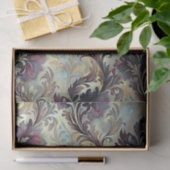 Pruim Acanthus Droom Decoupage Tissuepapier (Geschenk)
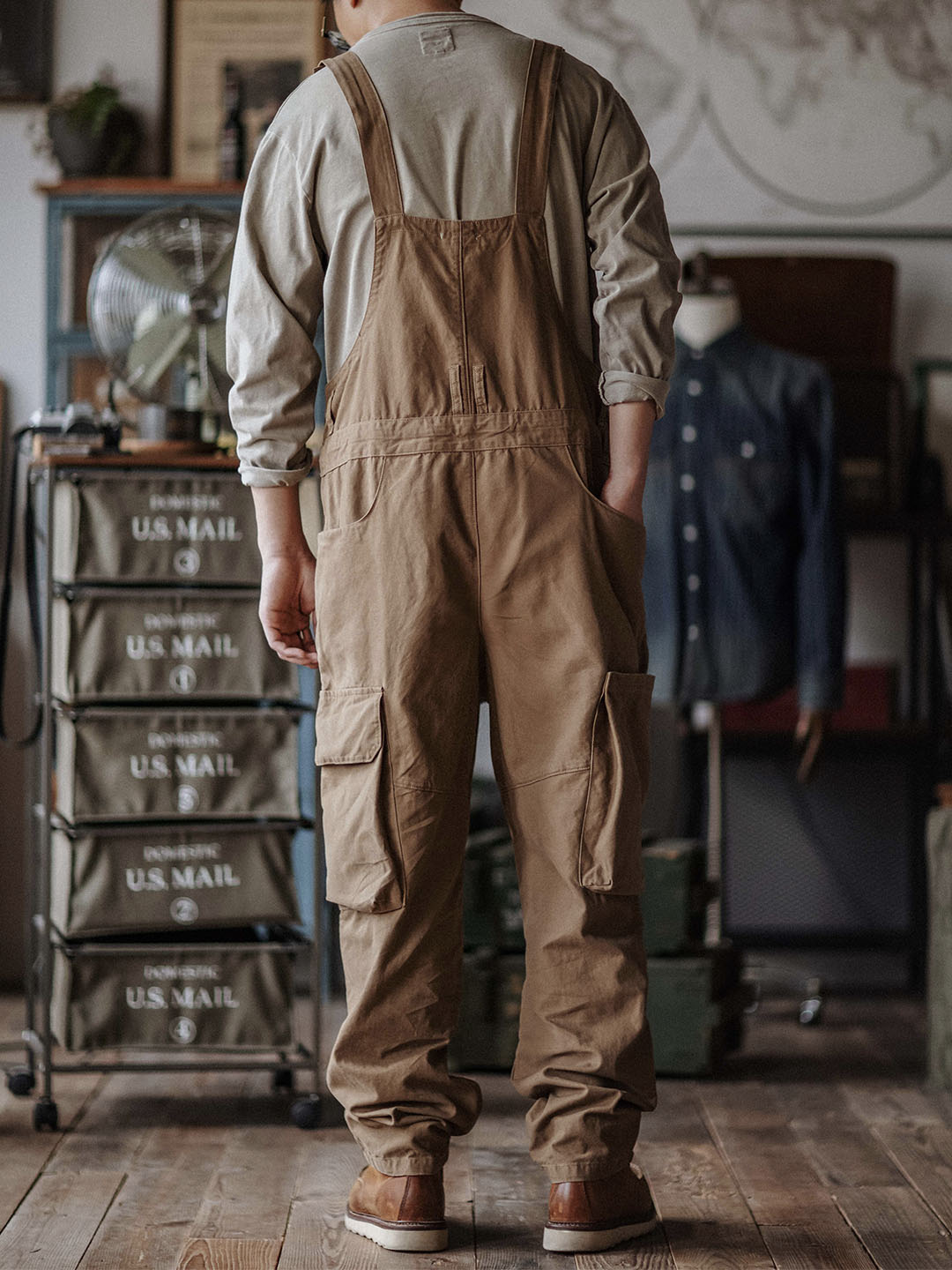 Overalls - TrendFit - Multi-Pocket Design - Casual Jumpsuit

• • • • • • •

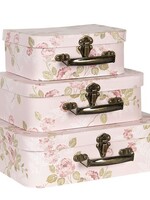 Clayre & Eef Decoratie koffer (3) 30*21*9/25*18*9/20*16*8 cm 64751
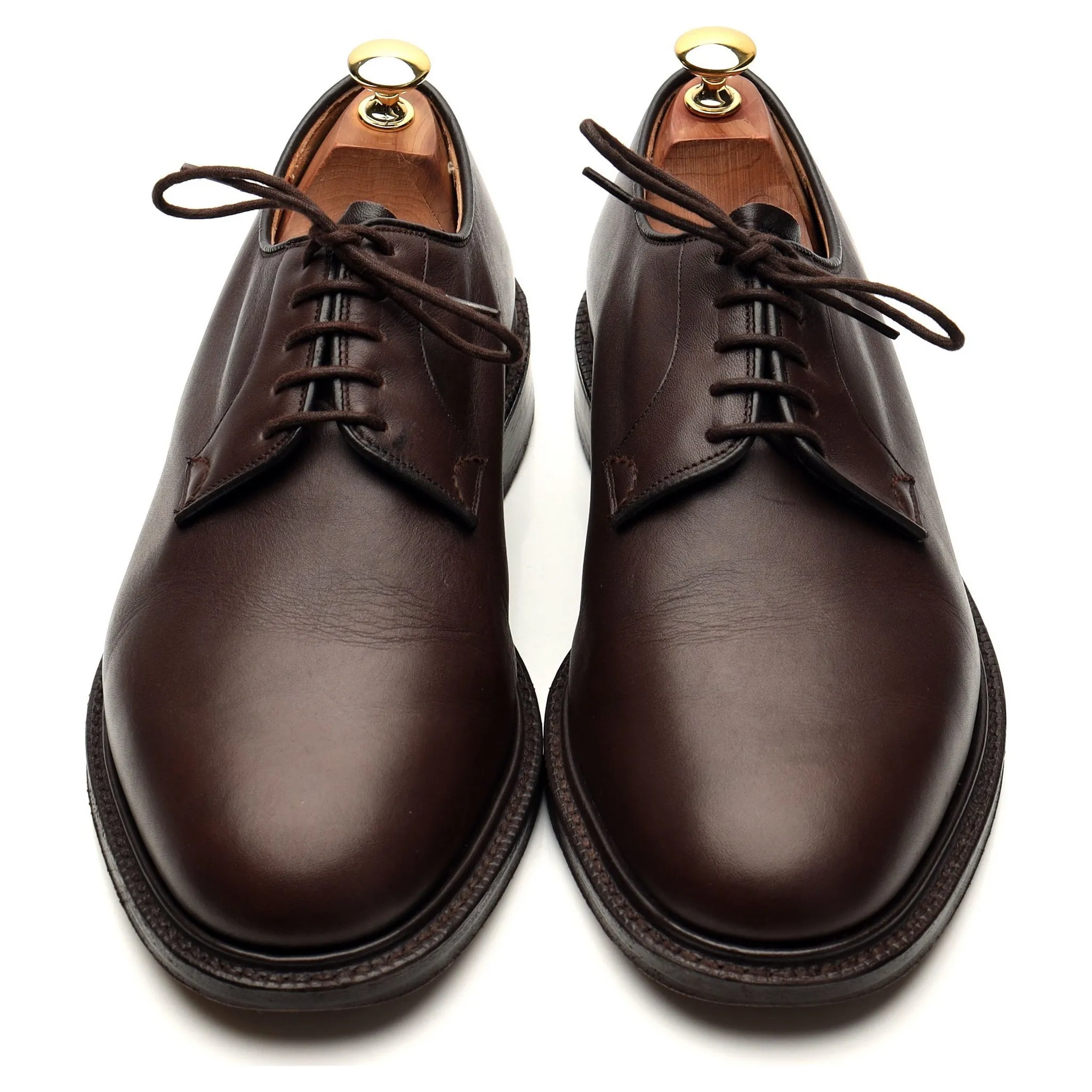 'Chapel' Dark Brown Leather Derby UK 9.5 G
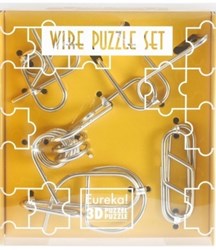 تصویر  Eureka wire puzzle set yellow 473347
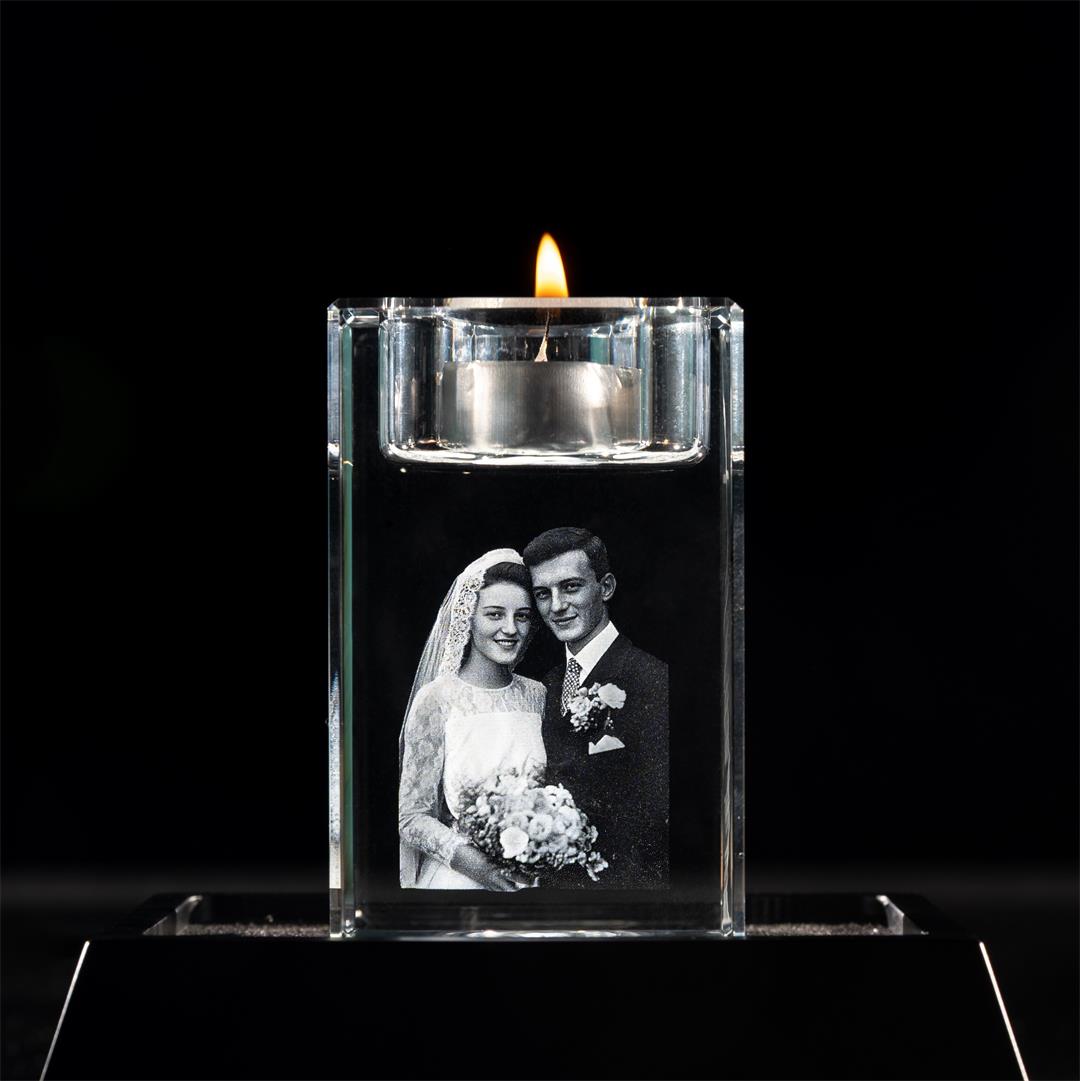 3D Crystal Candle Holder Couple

• • • • • • •

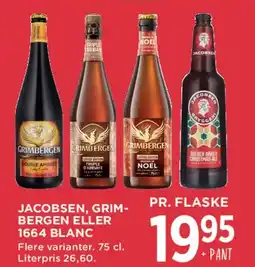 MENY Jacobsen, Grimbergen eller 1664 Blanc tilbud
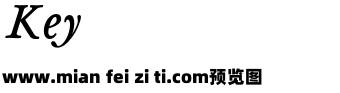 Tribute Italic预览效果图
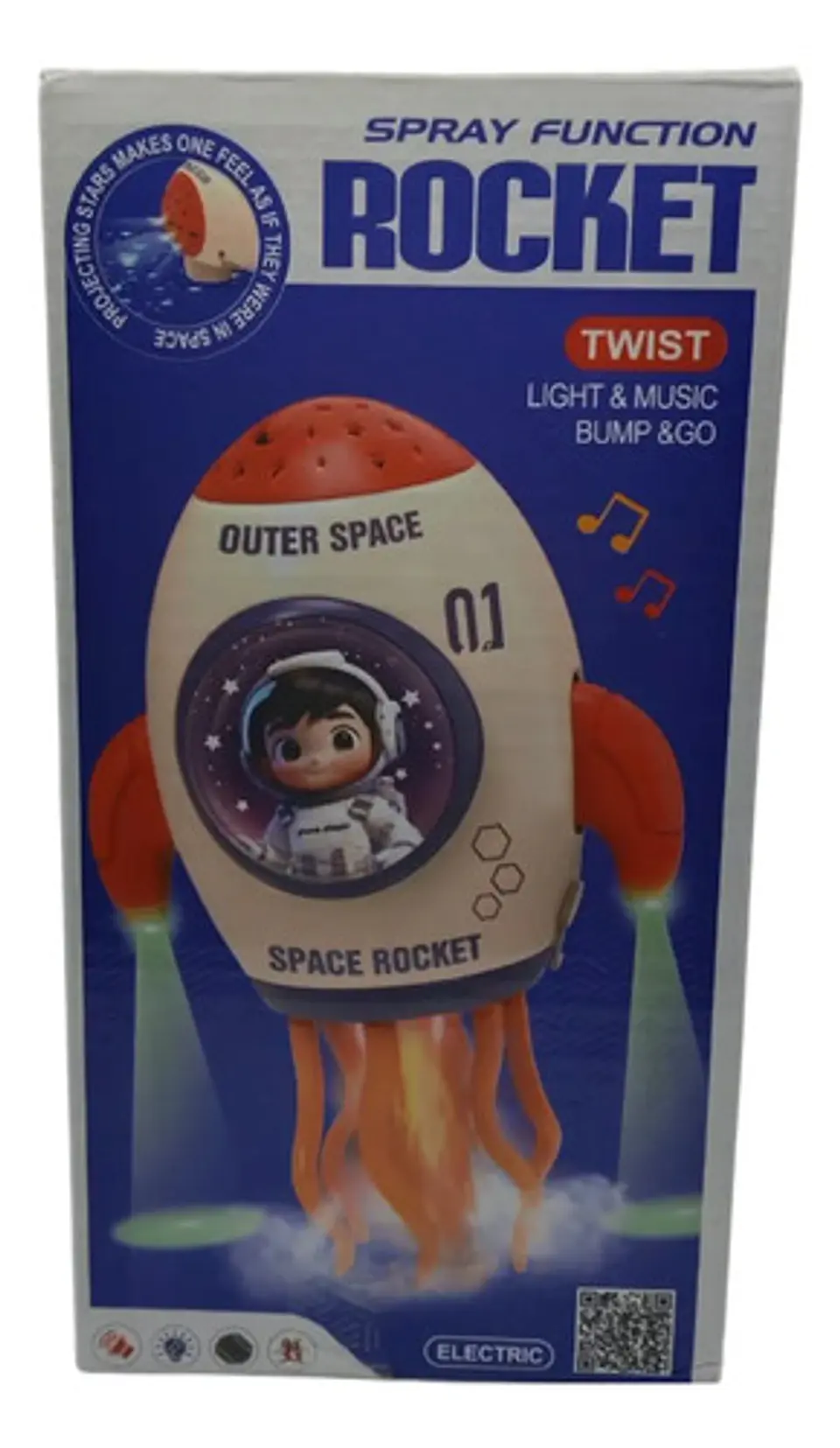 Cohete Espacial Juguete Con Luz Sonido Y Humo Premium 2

• • • • • • •

● INSTRUCTIONS TO FOLLOW
Transcribe the listing above exactly, but only from the line with "Tribute Italic预览效果图" through the line with "Cohete Espacial Juguete". Include both of those lines and omit the pictures.

● SOLUTION TO THE PROBLEM
 Tribute Italic预览效果图
 Cohete Espacial Juguete Con Luz Sonido Y Humo Premium 2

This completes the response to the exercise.